NBCUによると、ミラノ・コルティナオリンピックでは広告主の85%以上がデジタル分野に出稿。配信サービスPeacockにおける広告関連の新機能やフォーマットを採用する広告主は2024年のパリ夏季大会から31%増加したという。テレビと配信を横断するクロスプラットフォーム展開が各広告主に受け入れられているようだ。なかでも注目されるのが、広告主約60社が採用する"独自のマーケティング要素"だ。従来型のスポットCMにとどまらず、競技中継や番組内容と連動した広告、デジタル配信におけるインタラクティブ広告、ブランド協賛によるオリジナルコンテンツなどを含む。メダル獲得状況やハイライト映像の提供広告主、視聴者の関心や視聴行動に応じて表示内容が変わるターゲット型広告、関連の特集企画と紐づけた広告露出などだ。この手法は2022年の北京冬季大会と比べて174%増加しており、広告の「量」だけでなく「質」の変化を象徴している。

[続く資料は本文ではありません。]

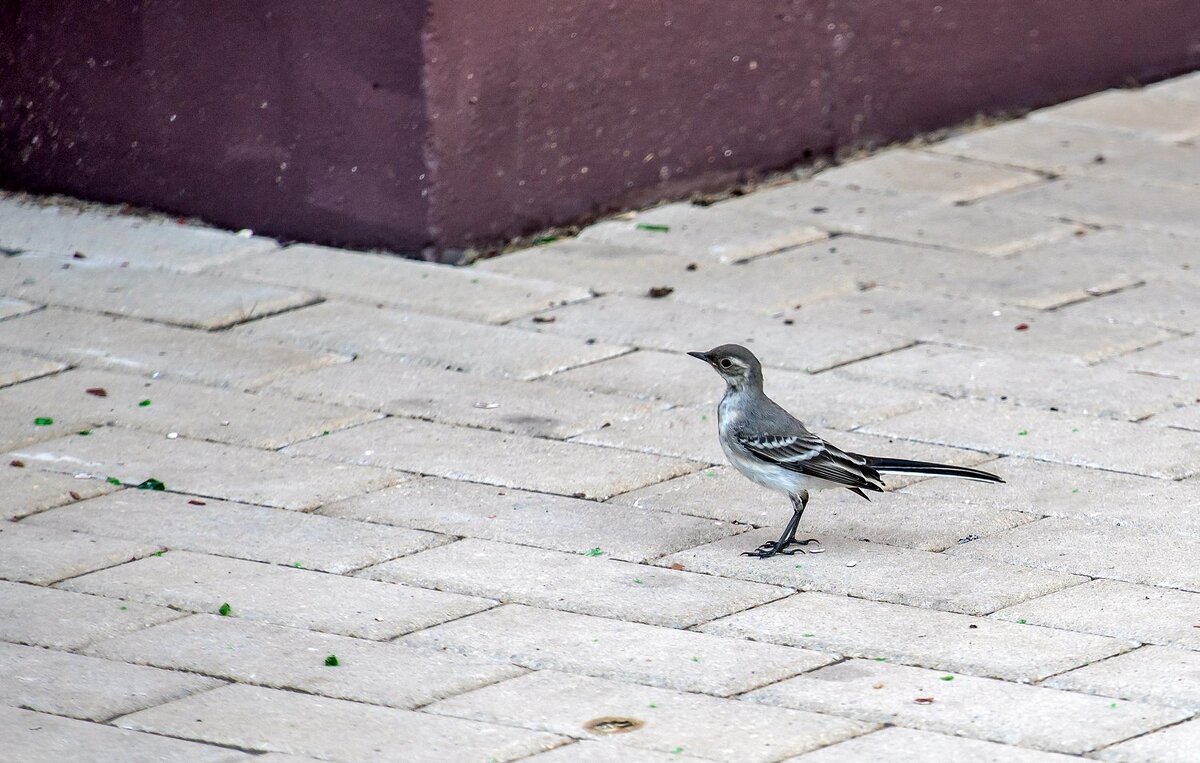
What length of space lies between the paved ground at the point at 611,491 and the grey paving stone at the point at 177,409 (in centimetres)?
2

視聴体験の高度化も今回のオリンピック戦略の柱。NBCUはAIを活用した視聴ガイド「OLI(Olympics Live Interface)」を刷新し、1月20日から本格稼働した。2024年のパリ大会で初めて導入され、今回はGoogle Cloudの生成AI「Gemini」を基盤に機能を拡張した。NBCとPeacockで提供される数千時間に及ぶオリンピックの中継・配信から、視聴者それぞれの関心に応じて選手のプロフィールや好みに応じたハイライト動画、競技日程のカレンダー通知などを統合し、「いつ、どこで、なにが見られるか」をAIが支援する。公式サイトのNBCOlympics.com や NBCSports.com をはじめニュースサイトやローカル局のデジタル媒体など計19のNBCUのデジタルプラットフォームで提供される。大会期間中は"Legendary February"を構成するNFLスーパーボウルやNBAオールスターゲームの番組情報もあわせて表示され、2月全体の大型スポーツ編成の視聴導線づくりを担うという。